**ИЗВЛЕЧЁННЫЙ ТЕКСТ**:
Афшина допрашивали Ибн Аби Дувад, Исхак, сын Ибрахима, и Ибн Зайят. Мазьяр, первосвященник-зороастриец, комендант пограничной крепости из Согда и еще два человека, происходившие из той же провинции, одетые в потрепанную одежду, присутствовали в качестве свидетелей. Последние были вызваны для дачи показаний первыми. Они обнажили свои спины, и все увидели свежие следы побоев.
– Узнаешь ли ты этих людей? – спросил Ибн Зайят обвиняемого.
– Да, – ответил Афшин. – Один из них муэдзин, другой имам. Они организовали мечеть в Сурушне, моей столице, за что я приказал наказать их – дать каждому из них по тысяче плетей. Причины, вынудившие меня к этому, таковы: согласно договору, который я заключил с правителями Согда, я не должен был препятствовать людям этой провинции исповедовать религию своих предков; эти же двое мусульман ворвались в храм, выбросили идолов, которым поклоняется народ Согда, и превратили то место в мечеть. За это я наказал их, как виновных в насилии и святотатстве.
– Ладно, – сказал Ибн Зайят, – но что ты можешь сказать по поводу книги, найденной у тебя, книги в парчовом переплете, украшенной золотом, серебром и драгоценными камнями и содержащей богохульство и ересь?
– Эту книгу, – ответил Афшин, – я унаследовал от своего отца. В ней собрана мудрость древних персов. Что касается якобы богохульственного содержания ее, то в ней меня не интересовали лишь ее литературные достоинства. Она досталась мне в том виде, в котором она предстала перед вами, и я не видел смысла лишать ее переплета и украшений. В конце концов, вы делаете то же самое – держите в своих домах книгу «Калила и Димна» и книгу «Маздак». Я не считаю, что это недопустимо для мусульманина.
Затем был вызван священник-зороастриец (маг), который дал следующие показания.

**КОРОТКОЕ ЗАДАНИЕ**:
Почему, согласно тексту о допросе Афшина, он приказал наказать муэдзина и имама из Сурушны? Ответьте одним–тремя предложениями.

**ОТРЫВОК ИСТОЧНИКА**:
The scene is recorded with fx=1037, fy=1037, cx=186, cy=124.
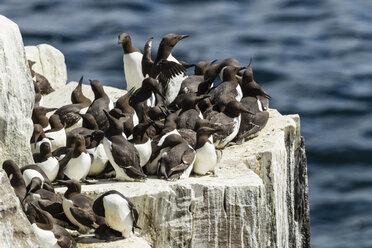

**ОТВЕТ НИЖЕ**:
По договору с правителями Согда Афшин не должен был мешать жителям этой провинции исповедовать религию предков. Эти двое ворвались в храм, выбросили идолов, которым поклоняется народ Согда, и превратили храм в мечеть. Поэтому он наказал их как виновных в насилии и святотатстве.